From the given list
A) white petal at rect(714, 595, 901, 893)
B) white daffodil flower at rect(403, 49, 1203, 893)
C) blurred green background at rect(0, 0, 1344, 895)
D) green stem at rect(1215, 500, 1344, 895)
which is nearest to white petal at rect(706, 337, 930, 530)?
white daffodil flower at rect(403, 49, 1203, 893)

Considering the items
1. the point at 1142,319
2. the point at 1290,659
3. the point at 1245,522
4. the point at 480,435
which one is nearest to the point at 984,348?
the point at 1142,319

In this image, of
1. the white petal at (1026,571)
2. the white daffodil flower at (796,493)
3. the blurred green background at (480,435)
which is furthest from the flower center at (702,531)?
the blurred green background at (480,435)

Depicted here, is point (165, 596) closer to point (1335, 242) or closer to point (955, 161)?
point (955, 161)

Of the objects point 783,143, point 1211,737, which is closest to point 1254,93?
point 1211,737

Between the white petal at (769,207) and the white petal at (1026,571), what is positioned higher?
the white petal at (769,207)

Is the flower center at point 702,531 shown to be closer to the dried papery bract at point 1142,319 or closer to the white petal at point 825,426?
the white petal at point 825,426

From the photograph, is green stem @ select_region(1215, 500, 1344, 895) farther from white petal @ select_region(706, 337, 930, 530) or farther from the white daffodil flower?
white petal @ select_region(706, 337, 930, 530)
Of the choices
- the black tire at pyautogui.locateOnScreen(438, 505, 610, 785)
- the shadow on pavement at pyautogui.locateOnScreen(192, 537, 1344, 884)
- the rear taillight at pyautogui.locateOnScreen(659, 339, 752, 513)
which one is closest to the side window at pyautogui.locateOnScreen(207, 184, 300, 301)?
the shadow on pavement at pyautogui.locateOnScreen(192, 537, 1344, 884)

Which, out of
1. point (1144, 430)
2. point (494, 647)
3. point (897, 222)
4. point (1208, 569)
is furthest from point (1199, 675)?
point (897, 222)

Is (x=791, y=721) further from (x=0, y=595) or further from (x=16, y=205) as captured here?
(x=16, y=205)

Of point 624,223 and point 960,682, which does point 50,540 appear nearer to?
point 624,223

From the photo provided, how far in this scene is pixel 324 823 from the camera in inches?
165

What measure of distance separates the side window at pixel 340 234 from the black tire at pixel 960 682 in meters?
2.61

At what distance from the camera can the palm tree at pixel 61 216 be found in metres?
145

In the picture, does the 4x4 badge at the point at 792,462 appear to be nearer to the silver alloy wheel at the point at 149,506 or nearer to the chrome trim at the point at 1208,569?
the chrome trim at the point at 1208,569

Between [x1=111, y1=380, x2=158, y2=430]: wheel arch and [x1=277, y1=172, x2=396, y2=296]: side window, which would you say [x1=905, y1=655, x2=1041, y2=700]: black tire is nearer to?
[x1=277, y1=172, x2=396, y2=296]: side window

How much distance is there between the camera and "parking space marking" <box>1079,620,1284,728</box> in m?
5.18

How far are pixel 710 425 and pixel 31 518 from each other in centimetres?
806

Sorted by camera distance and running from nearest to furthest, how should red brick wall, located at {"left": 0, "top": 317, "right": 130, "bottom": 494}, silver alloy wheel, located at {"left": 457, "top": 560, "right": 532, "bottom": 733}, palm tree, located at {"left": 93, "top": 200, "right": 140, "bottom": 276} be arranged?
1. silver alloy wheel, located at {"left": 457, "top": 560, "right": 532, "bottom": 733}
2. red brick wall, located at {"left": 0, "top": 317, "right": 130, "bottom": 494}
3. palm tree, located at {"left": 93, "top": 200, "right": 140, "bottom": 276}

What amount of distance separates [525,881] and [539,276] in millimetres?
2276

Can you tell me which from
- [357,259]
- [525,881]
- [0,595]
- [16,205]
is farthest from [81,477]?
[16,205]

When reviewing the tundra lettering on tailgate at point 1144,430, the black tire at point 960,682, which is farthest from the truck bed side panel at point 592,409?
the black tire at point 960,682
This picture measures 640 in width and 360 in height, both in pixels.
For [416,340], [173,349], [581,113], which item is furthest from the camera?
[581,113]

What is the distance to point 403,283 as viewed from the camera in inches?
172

========================================

- _Challenge_: Reproduce the data shown above exactly.

- _Complete response_:
From the given list
A) white petal at rect(714, 595, 901, 893)
B) white daffodil flower at rect(403, 49, 1203, 893)
C) blurred green background at rect(0, 0, 1344, 895)
D) green stem at rect(1215, 500, 1344, 895)
which is nearest to white petal at rect(706, 337, 930, 530)?
white daffodil flower at rect(403, 49, 1203, 893)

Considering the items
1. the point at 1142,319
2. the point at 1290,659
3. the point at 1245,522
4. the point at 480,435
which one is nearest to the point at 984,348?
the point at 1142,319

In this image, of
1. the white petal at (1026,571)
2. the white daffodil flower at (796,493)
3. the blurred green background at (480,435)
which is furthest from the flower center at (702,531)?
the blurred green background at (480,435)

Depicted here, is point (165, 596) closer to point (1335, 242) or closer to point (955, 161)?
point (955, 161)

Of the objects point 783,143, point 1211,737, which is closest to point 1254,93?
point 1211,737

Between the white petal at (769,207) and the white petal at (1026,571), what is positioned higher?
the white petal at (769,207)

Is the flower center at point 702,531 shown to be closer to the dried papery bract at point 1142,319 or closer to the white petal at point 825,426?
the white petal at point 825,426

From the photograph, is green stem @ select_region(1215, 500, 1344, 895) farther from white petal @ select_region(706, 337, 930, 530) or farther from the white daffodil flower?
white petal @ select_region(706, 337, 930, 530)
Of the choices
- the black tire at pyautogui.locateOnScreen(438, 505, 610, 785)
- the shadow on pavement at pyautogui.locateOnScreen(192, 537, 1344, 884)
- the rear taillight at pyautogui.locateOnScreen(659, 339, 752, 513)
which one is closest to the side window at pyautogui.locateOnScreen(207, 184, 300, 301)?
the shadow on pavement at pyautogui.locateOnScreen(192, 537, 1344, 884)

Which, out of
1. point (1144, 430)
2. point (494, 647)
3. point (897, 222)
4. point (1208, 569)
is furthest from point (1199, 675)?
point (897, 222)

Is (x=791, y=721) further from (x=0, y=595) or further from (x=16, y=205) as captured here?
(x=16, y=205)

Of point 624,223 and point 960,682, which does point 50,540 appear nearer to?
point 624,223

From the photo provided, how far in this scene is pixel 324 823 from the camera in inches?
165

What measure of distance separates the side window at pixel 340 234 from the black tire at pixel 960 682 in meters?
2.61

At what distance from the camera can the palm tree at pixel 61 216 be found in metres?
145

In the picture, does the 4x4 badge at the point at 792,462 appear to be nearer to the silver alloy wheel at the point at 149,506 or nearer to the chrome trim at the point at 1208,569?
the chrome trim at the point at 1208,569

Between [x1=111, y1=380, x2=158, y2=430]: wheel arch and [x1=277, y1=172, x2=396, y2=296]: side window, which would you say [x1=905, y1=655, x2=1041, y2=700]: black tire is nearer to?
[x1=277, y1=172, x2=396, y2=296]: side window

How much distance is there between the camera and "parking space marking" <box>1079,620,1284,728</box> in m?
5.18

How far are pixel 710 425 and pixel 31 518 from each other in centimetres?
806

Sorted by camera distance and running from nearest to furthest, how should red brick wall, located at {"left": 0, "top": 317, "right": 130, "bottom": 494}, silver alloy wheel, located at {"left": 457, "top": 560, "right": 532, "bottom": 733}, palm tree, located at {"left": 93, "top": 200, "right": 140, "bottom": 276} be arranged?
1. silver alloy wheel, located at {"left": 457, "top": 560, "right": 532, "bottom": 733}
2. red brick wall, located at {"left": 0, "top": 317, "right": 130, "bottom": 494}
3. palm tree, located at {"left": 93, "top": 200, "right": 140, "bottom": 276}

What amount of distance separates [525,881] and [539,276] in millimetres?
2276

Can you tell me which from
- [357,259]
- [525,881]
- [0,595]
- [16,205]
is farthest from [81,477]?
[16,205]

When reviewing the tundra lettering on tailgate at point 1144,430, the black tire at point 960,682, which is farthest from the truck bed side panel at point 592,409?
the black tire at point 960,682
This picture measures 640 in width and 360 in height, both in pixels.
For [416,340], [173,349], [581,113], which item is furthest from the camera?
[581,113]

What is the distance to point 403,283 as viewed from the camera in inches?
172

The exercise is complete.